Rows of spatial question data
*****

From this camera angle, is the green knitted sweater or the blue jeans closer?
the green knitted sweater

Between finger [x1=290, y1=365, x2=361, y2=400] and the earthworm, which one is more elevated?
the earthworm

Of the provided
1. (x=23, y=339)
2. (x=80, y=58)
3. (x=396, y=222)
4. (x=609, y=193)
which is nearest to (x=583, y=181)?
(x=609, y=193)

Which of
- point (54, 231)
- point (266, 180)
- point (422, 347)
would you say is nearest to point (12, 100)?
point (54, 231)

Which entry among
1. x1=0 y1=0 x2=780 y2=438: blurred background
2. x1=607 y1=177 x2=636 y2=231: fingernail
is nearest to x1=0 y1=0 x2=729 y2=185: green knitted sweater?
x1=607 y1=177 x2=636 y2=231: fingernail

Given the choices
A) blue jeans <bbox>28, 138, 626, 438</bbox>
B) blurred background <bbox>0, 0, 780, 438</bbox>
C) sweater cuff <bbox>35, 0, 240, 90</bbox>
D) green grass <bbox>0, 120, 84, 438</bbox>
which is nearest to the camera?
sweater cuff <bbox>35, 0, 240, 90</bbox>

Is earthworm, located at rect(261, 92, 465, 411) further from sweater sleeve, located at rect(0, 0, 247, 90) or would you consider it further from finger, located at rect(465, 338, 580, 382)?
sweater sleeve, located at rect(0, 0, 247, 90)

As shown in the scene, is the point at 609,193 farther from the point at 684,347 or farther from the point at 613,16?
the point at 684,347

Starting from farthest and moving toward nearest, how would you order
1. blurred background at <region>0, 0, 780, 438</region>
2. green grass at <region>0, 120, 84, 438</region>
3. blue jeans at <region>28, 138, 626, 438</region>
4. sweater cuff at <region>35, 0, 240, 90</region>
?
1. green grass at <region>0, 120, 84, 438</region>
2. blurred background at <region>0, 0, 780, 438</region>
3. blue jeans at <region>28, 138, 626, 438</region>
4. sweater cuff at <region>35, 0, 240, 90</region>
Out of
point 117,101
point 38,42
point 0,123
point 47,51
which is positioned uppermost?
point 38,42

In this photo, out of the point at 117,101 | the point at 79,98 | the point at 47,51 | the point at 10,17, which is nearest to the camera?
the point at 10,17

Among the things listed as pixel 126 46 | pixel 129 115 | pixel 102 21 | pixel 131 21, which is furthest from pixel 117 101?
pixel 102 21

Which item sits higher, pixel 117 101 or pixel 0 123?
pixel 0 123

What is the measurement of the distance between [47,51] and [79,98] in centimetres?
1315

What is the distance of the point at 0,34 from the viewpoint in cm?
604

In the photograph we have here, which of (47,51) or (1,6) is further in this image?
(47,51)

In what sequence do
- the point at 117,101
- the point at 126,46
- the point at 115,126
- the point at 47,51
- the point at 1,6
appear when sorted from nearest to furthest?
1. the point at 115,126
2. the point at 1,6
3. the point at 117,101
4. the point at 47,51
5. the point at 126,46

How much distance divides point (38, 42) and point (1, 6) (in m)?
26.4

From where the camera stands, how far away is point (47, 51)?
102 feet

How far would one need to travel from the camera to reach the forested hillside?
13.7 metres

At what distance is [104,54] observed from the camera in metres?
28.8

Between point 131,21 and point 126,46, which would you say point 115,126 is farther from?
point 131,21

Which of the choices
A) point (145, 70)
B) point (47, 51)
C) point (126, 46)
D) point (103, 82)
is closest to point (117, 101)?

*****

Exercise aim => Copy all of the data above word for word, with every line unchanged.

Task solution =>
From this camera angle, is the green knitted sweater or the blue jeans closer?
the green knitted sweater

Between finger [x1=290, y1=365, x2=361, y2=400] and the earthworm, which one is more elevated?
the earthworm

Of the provided
1. (x=23, y=339)
2. (x=80, y=58)
3. (x=396, y=222)
4. (x=609, y=193)
which is nearest to (x=583, y=181)?
(x=609, y=193)

Which of
- point (54, 231)
- point (266, 180)
- point (422, 347)
would you say is nearest to point (12, 100)?
point (54, 231)

Which entry among
1. x1=0 y1=0 x2=780 y2=438: blurred background
2. x1=607 y1=177 x2=636 y2=231: fingernail
is nearest to x1=0 y1=0 x2=729 y2=185: green knitted sweater?
x1=607 y1=177 x2=636 y2=231: fingernail

Given the choices
A) blue jeans <bbox>28, 138, 626, 438</bbox>
B) blurred background <bbox>0, 0, 780, 438</bbox>
C) sweater cuff <bbox>35, 0, 240, 90</bbox>
D) green grass <bbox>0, 120, 84, 438</bbox>
which is nearest to the camera?
sweater cuff <bbox>35, 0, 240, 90</bbox>

Is earthworm, located at rect(261, 92, 465, 411) further from sweater sleeve, located at rect(0, 0, 247, 90) or would you consider it further from finger, located at rect(465, 338, 580, 382)?
sweater sleeve, located at rect(0, 0, 247, 90)

As shown in the scene, is the point at 609,193 farther from the point at 684,347 or farther from the point at 613,16?
the point at 684,347

Starting from farthest and moving toward nearest, how would you order
1. blurred background at <region>0, 0, 780, 438</region>
2. green grass at <region>0, 120, 84, 438</region>
3. blue jeans at <region>28, 138, 626, 438</region>
4. sweater cuff at <region>35, 0, 240, 90</region>
?
1. green grass at <region>0, 120, 84, 438</region>
2. blurred background at <region>0, 0, 780, 438</region>
3. blue jeans at <region>28, 138, 626, 438</region>
4. sweater cuff at <region>35, 0, 240, 90</region>
Out of
point 117,101
point 38,42
point 0,123
point 47,51
which is positioned uppermost?
point 38,42

In this photo, out of the point at 117,101 | the point at 79,98 | the point at 47,51 | the point at 10,17, which is nearest to the camera?
the point at 10,17

Among the things listed as pixel 126 46 | pixel 129 115 | pixel 102 21 | pixel 131 21, which is furthest from pixel 117 101?
pixel 102 21

Which item sits higher, pixel 117 101 or pixel 0 123?
pixel 0 123

What is the measurement of the distance between [47,51] and [79,98] in centimetres?
1315

What is the distance of the point at 0,34 from the viewpoint in cm?
604

In the photograph we have here, which of (47,51) or (1,6) is further in this image?
(47,51)

In what sequence do
- the point at 117,101
- the point at 126,46
- the point at 115,126
- the point at 47,51
- the point at 1,6
appear when sorted from nearest to furthest?
1. the point at 115,126
2. the point at 1,6
3. the point at 117,101
4. the point at 47,51
5. the point at 126,46

How much distance divides point (38, 42) and point (1, 6) (in m)?
26.4

From where the camera stands, how far away is point (47, 51)?
102 feet

How far would one need to travel from the camera to reach the forested hillside?
13.7 metres

At what distance is [104,54] observed from the camera in metres?
28.8

Between point 131,21 and point 126,46, which would you say point 115,126 is farther from?
point 131,21

Which of the choices
A) point (145, 70)
B) point (47, 51)
C) point (126, 46)
D) point (103, 82)
is closest to point (117, 101)?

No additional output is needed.